TASKS FOR THIS EXERCISE =>
- A) According to the report on teaching evaluation at Elon University, which school has started a pilot year of more extensive peer review of teaching?
- B) Pick up the report on teaching evaluation at Elon University after its final sentence and keep writing it.

READING TEXT =>
start
The administration of SET’s in the classroom lacks some consistency; a significant number of evaluations are done at a late date and/or in a hasty manner.  Combined with the fact that SET’s are given only for fall classes, this behavior builds a perception among students that SET’s are not taken seriously.  A significant number of students do not have a clear perception of how SET’s contribute to the overall evaluation of faculty.


As a condition of accreditation, the Love School of Business has already embarked on a “pilot” year of more extensive peer review of teaching, which will be both summative and formative. The Business School’s experience here will serve as a valuable source of ideas and information for the University.



            Student opinions of the faculty evaluation process are focused mainly on the SET forms and their administration.  Students perceive that evaluations are not important when they are administered in a hasty or casual manner and/or very late in the semester, especially on the last day of classes.  The lack of evaluations in spring term classes reinforces this perception.  As a result, students are less motivated to provide substantive feedback to the instructor.  Finally, a small percentage of students refrain from providing feedback, worried that if their handwriting is distinctive, their comments are not actually anonymous.





            Our committee recommends the following goals to improve the evaluation of teaching at Elon University.  We list them under three headings, which indicate the types of problems we became aware of and the concerns we have heard.  Bulleted items represent suggestions for ways in which these goals can be implemented:


  1. Ways to make evaluation of teaching more complete and consistent


  1. Broaden the base of information used to evaluate faculty performance in teaching and advising
    • Develop alternative forms for student evaluation of non-traditional courses, such as internships, undergraduate research, and study abroad courses;
    • Implement regular evaluation of advising using the recently developed form;  distribute the form during a “prime time” class period during a designated week;
    • Monitor the progress of the LSB peer review system; consider wider implementation of this system throughout the university.


  1. Make the administration of SETs more consistent, and speed up data processing so that both faculty and department chairs may use the data in a timely manner:
    • Designate a one- to two-week period for the administration of SETs;
    • Allow sufficient class time for completion of the forms; include the anticipated date for evaluation in each class syllabus;
    • Encourage more strict adherence to the existing protocol for instructing students when the forms are distributed;
    • Administer the SET for all classes in both semesters, so that faculty have access to as much formative data as possible.  If classes are not evaluated in both semesters, make a better effort to justify to students why they are not essential.  (Sufficient data is acquired in one semester, faculty have greater opportunity to be innovative in their teaching during the spring, etc.)
    • Subject to accreditation requirements, allow faculty to select data from two thirds of their annual teaching load for inclusion in their summative permanent files; however, ensure that over a two or three year period that no single class is completely exempt from summative evaluation.
end
SUPPLIED MATERIAL =>
start
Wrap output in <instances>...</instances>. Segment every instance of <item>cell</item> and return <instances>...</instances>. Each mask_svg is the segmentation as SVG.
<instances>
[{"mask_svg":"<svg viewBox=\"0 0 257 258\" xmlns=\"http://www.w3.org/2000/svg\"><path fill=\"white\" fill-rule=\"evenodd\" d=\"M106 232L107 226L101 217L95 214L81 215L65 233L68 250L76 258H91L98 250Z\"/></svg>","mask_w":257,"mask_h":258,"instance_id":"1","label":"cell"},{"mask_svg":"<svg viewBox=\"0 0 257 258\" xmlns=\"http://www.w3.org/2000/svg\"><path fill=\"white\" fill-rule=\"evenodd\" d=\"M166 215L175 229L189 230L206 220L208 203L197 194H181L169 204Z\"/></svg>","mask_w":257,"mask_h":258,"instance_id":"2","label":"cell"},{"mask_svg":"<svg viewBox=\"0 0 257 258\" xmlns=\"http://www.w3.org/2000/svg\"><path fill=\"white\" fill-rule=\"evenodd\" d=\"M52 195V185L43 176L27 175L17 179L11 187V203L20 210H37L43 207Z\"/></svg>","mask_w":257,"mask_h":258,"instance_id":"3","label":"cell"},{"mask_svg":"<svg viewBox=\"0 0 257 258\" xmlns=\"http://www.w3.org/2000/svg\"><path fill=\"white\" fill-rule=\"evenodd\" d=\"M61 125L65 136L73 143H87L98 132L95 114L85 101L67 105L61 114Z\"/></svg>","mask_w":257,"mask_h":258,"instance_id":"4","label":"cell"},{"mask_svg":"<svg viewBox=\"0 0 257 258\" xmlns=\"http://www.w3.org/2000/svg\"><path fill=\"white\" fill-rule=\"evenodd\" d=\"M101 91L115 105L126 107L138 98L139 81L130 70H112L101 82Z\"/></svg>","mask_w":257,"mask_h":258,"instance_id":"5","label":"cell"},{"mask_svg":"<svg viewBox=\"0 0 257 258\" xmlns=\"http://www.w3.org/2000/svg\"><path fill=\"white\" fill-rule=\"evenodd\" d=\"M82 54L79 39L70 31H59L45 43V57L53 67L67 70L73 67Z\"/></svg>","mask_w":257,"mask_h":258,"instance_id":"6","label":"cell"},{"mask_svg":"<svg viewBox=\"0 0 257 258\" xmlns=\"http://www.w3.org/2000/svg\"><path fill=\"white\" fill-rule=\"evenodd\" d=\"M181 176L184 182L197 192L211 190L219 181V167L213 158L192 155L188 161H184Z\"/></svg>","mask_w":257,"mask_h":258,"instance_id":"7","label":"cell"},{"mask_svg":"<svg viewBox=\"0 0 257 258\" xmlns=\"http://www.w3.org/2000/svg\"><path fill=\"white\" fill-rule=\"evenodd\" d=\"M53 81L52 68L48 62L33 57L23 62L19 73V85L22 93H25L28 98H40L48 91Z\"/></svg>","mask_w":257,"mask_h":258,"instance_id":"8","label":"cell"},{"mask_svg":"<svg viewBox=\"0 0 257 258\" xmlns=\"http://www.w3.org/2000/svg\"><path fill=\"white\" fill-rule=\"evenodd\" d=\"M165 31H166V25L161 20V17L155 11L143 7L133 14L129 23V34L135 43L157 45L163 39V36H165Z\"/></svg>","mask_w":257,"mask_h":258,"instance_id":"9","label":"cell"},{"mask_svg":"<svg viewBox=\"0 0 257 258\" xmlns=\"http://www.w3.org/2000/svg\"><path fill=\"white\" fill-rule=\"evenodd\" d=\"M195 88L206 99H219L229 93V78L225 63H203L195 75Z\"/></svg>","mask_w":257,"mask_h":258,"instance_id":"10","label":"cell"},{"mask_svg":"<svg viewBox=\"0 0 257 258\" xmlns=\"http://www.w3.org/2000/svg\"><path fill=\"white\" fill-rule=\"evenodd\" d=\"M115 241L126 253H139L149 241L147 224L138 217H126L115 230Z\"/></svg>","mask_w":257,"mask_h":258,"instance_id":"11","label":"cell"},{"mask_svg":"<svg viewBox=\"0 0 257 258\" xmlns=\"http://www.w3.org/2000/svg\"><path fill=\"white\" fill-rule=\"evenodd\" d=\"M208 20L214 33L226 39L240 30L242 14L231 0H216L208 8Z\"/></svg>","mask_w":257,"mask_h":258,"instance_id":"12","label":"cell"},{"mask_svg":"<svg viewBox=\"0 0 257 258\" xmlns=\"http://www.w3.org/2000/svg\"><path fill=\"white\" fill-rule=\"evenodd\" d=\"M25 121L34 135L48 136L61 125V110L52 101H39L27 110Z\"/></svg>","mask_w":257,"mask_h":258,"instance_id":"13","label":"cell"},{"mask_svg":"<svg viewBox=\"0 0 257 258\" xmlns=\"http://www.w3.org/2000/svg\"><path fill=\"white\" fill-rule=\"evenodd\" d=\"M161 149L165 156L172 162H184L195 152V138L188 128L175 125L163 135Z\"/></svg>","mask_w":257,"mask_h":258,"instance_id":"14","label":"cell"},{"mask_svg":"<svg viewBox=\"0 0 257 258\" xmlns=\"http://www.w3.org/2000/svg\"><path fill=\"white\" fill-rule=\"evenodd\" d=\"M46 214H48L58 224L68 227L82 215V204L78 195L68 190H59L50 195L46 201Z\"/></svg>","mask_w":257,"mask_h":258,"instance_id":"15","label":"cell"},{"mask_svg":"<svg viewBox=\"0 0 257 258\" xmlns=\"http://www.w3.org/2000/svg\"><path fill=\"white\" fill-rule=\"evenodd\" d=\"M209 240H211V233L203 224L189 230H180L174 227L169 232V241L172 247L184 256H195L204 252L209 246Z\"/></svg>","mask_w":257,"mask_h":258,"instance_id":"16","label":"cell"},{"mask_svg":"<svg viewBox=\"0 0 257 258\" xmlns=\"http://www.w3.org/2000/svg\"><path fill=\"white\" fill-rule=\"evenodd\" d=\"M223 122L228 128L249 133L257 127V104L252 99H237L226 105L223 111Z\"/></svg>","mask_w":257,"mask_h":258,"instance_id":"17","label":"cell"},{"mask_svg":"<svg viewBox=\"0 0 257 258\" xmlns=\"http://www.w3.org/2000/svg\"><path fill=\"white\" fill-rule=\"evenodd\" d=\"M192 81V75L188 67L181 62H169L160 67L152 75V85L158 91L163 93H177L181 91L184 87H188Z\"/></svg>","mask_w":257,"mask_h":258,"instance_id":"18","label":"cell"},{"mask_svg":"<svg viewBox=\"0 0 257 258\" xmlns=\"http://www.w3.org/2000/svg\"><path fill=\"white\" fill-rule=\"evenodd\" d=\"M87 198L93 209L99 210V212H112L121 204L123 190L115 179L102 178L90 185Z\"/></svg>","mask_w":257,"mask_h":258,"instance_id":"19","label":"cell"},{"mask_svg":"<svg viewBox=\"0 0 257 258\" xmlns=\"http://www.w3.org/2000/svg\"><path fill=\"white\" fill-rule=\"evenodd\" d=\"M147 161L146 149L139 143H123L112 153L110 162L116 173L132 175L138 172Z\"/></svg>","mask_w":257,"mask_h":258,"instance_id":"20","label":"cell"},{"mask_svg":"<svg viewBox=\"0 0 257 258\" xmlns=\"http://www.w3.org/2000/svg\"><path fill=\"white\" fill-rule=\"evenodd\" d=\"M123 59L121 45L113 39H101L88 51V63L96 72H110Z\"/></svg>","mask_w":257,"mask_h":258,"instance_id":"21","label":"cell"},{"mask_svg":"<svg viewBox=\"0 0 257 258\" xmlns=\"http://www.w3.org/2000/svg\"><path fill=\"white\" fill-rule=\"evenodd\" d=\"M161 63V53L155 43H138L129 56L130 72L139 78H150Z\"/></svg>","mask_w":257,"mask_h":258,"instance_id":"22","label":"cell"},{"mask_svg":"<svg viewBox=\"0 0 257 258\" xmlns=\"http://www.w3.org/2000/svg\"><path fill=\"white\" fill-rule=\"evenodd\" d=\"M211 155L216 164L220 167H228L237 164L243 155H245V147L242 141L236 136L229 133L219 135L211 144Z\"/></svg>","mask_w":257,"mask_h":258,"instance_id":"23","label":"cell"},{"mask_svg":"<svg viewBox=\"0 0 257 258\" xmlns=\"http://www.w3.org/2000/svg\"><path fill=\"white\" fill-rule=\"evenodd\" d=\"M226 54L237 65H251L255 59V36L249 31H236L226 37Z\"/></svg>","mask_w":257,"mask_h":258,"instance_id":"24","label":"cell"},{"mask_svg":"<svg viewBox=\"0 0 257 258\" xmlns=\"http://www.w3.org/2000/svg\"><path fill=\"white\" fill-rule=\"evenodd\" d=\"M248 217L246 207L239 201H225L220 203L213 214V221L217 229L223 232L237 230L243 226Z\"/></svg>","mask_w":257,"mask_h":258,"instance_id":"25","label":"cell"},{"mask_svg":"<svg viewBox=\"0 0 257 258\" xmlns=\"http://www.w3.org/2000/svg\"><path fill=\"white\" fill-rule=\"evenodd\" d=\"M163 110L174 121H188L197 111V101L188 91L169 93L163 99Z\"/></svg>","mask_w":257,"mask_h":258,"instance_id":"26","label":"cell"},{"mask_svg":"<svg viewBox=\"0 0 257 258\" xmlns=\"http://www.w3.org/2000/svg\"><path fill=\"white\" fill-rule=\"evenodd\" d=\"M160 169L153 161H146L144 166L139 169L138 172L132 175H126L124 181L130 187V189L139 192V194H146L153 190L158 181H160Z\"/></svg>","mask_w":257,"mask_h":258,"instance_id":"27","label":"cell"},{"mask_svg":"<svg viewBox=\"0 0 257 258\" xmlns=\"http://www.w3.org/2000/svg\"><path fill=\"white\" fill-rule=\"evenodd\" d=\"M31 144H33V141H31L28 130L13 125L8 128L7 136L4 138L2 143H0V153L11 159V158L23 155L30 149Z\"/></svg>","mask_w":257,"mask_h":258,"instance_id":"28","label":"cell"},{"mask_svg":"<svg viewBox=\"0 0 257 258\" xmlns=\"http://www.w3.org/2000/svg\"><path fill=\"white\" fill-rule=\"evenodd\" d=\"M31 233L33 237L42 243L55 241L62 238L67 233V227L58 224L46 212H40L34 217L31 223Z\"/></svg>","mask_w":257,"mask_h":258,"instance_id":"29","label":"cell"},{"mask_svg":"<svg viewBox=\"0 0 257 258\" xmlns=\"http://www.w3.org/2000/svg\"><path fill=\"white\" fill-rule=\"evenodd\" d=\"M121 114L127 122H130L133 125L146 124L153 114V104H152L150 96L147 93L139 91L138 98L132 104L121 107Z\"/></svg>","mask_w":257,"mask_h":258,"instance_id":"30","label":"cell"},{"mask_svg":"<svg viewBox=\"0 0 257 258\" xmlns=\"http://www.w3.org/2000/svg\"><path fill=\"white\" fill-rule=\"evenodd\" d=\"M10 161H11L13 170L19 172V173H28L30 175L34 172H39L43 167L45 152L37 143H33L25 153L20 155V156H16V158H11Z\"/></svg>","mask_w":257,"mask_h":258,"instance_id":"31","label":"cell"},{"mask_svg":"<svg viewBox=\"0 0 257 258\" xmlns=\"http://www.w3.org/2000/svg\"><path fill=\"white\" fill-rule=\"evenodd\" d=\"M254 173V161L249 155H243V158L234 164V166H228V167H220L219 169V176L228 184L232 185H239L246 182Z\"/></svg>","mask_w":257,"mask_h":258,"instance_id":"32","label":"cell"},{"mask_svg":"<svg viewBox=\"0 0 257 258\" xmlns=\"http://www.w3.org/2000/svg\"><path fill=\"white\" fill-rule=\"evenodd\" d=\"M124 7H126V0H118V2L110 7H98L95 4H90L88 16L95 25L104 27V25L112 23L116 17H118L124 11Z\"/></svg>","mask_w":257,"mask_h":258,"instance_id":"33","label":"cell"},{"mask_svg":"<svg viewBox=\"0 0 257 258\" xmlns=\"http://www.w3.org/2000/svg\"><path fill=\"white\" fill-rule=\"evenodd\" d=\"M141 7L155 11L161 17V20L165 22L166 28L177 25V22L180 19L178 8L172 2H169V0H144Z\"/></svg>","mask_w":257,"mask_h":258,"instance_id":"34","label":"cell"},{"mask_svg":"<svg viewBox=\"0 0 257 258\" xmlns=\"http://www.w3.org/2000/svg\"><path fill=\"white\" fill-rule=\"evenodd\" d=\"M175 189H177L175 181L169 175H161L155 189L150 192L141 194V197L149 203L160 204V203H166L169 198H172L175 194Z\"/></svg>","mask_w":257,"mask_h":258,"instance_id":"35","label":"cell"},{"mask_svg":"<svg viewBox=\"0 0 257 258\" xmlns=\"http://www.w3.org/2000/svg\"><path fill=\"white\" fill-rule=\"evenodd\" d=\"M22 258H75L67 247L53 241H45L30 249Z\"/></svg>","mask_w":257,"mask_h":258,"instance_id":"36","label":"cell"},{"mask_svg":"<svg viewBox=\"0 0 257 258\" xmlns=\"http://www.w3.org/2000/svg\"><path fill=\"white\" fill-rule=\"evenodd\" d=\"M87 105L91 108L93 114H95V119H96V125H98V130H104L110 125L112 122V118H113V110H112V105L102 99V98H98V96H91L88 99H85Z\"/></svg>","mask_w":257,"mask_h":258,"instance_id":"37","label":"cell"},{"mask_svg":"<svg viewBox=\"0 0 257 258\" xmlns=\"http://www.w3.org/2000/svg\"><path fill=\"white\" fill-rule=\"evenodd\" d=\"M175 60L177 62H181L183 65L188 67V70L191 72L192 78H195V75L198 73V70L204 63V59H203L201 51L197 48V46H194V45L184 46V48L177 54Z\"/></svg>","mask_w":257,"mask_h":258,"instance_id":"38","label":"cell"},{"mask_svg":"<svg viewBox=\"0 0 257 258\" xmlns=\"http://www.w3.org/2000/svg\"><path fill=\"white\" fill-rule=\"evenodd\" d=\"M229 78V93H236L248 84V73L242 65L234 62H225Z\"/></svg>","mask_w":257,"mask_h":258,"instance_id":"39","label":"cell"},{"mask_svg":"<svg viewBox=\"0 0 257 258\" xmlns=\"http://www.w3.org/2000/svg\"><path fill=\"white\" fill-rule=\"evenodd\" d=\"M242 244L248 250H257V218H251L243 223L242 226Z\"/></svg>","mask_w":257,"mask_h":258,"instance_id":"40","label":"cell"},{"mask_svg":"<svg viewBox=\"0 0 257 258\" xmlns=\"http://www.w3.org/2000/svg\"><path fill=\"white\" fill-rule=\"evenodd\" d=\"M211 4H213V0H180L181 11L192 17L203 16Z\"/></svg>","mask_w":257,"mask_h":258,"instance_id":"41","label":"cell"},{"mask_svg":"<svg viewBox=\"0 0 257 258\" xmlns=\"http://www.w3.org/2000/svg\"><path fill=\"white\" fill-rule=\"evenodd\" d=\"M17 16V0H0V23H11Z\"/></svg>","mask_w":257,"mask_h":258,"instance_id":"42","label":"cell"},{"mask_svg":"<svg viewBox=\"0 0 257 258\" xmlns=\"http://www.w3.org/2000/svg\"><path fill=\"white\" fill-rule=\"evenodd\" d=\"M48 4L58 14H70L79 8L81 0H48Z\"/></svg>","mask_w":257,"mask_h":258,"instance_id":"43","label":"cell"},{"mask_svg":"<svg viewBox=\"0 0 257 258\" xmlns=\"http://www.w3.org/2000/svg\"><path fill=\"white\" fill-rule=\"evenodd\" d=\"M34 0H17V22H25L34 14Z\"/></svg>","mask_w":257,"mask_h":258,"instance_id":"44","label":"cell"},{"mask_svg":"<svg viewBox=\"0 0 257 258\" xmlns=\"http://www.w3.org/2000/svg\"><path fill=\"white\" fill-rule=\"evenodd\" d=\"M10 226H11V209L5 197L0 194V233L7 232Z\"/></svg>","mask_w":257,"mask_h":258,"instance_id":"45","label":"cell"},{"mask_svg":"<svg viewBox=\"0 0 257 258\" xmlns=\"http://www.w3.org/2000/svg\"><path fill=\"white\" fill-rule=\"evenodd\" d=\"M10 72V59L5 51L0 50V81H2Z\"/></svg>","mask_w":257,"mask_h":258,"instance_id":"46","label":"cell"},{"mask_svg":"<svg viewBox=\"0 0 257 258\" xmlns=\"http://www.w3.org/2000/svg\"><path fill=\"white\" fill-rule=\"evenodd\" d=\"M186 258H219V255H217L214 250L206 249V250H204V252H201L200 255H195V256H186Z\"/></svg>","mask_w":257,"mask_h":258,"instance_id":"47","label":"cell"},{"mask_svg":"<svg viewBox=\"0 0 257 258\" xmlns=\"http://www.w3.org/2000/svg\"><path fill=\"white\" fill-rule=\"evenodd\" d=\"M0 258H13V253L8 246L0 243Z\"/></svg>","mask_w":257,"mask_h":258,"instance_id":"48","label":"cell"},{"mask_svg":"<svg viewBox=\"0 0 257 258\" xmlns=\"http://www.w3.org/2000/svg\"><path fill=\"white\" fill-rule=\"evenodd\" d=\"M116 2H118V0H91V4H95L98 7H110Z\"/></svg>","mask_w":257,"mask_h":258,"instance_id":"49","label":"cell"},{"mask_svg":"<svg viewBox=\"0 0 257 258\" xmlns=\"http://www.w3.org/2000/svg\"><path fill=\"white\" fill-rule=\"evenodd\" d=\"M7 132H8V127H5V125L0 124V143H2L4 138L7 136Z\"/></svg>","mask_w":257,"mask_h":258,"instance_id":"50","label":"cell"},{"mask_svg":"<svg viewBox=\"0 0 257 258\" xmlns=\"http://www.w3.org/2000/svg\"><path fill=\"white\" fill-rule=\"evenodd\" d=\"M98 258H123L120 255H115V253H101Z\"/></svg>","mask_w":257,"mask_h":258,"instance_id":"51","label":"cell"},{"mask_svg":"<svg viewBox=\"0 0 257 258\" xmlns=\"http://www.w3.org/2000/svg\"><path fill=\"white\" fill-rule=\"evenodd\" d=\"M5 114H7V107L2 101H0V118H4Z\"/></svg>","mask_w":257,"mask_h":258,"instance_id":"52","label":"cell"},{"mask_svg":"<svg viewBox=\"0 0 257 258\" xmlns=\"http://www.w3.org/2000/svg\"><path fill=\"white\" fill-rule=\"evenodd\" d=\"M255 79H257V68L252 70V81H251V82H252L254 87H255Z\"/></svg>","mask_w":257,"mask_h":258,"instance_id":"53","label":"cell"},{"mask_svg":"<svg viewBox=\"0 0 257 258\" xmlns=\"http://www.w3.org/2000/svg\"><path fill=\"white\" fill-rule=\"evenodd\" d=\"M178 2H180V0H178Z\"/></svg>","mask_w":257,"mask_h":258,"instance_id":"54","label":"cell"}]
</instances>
end
FINAL ANSWERS =>
- A) The Love School of Business

- B)
  1. Ensure anonymity of students’ comments on SET forms:
    • Allow students to submit typed comments to Alamance 118 (within 48 hours of administration of the SET) for inclusion into the packet of SETs.


  1. Promote consistency in the interpretation of data used for summative evaluations
    • Provide statistical information on the distribution (standard deviation or error bars) of numerical scores for each item on the form; if necessary, train department chairs in the interpretation of the numbers;
    • Ask department chairs to comment in their Unit IIIs on how typical the results are for individual faculty or particular courses so that faculty are not (for example) penalized merely because they happen to be teaching a difficult or unpopular course;
    • Provide some more specific guidelines on the length and content of faculty Unit I’s to promote consistency across the University.
    • Encourage faculty to supplement their Unit I’s and SET data with additional information of their choice; the total package can evolve over several years into a complete teaching portfolio.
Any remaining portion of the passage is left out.